By “use up all our connections” I meant open files. It generally hits that before actually using up all available ports. This is the error I see in the sync gateway log when it happens:
2015/03/10 18:59:04 http: Accept error: accept tcp [::]:4984: too many open files; retrying in 320ms
I’ve increased the number of open files for sync gateway to 20000, so it can handle the load now when I specify a keep_alive in nginx of 65 seconds, but if I change sync_gateway’s keep_alive to 360s it will just keep building up connections.

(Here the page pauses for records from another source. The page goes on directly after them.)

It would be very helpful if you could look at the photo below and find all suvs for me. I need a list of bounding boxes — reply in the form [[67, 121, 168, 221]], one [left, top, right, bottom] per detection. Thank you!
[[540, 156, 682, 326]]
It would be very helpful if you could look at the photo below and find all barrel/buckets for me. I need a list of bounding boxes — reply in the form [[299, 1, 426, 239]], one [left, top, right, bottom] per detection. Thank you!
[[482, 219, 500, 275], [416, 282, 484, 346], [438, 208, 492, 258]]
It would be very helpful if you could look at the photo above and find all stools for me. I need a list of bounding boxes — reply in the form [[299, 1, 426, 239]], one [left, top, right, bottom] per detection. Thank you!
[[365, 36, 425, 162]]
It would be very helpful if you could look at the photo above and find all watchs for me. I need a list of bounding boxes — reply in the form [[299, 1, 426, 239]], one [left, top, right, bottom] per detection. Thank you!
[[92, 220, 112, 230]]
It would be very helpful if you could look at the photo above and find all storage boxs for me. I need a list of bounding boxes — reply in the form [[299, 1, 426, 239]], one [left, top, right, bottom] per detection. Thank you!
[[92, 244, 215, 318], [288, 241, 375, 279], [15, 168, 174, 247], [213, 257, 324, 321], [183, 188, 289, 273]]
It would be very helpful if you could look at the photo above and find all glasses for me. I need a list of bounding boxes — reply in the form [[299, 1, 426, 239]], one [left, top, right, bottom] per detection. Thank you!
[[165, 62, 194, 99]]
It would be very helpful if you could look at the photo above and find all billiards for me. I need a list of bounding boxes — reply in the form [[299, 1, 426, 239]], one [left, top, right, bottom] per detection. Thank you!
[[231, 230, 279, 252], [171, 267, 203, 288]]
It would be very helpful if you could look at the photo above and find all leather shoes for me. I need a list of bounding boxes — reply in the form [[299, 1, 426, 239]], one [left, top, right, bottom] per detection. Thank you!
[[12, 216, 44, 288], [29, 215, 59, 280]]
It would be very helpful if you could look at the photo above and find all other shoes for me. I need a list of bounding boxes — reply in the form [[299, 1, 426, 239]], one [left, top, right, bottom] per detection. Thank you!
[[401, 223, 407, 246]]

Our android clients longpoll the server every 3 minutes so long as the app is either running or minimized on the client device. That is due to our choice of using continuous replication though and I need to talk to our developer about that because it isn’t needed for our application.
Thanks again for any help or info you can give on this issue.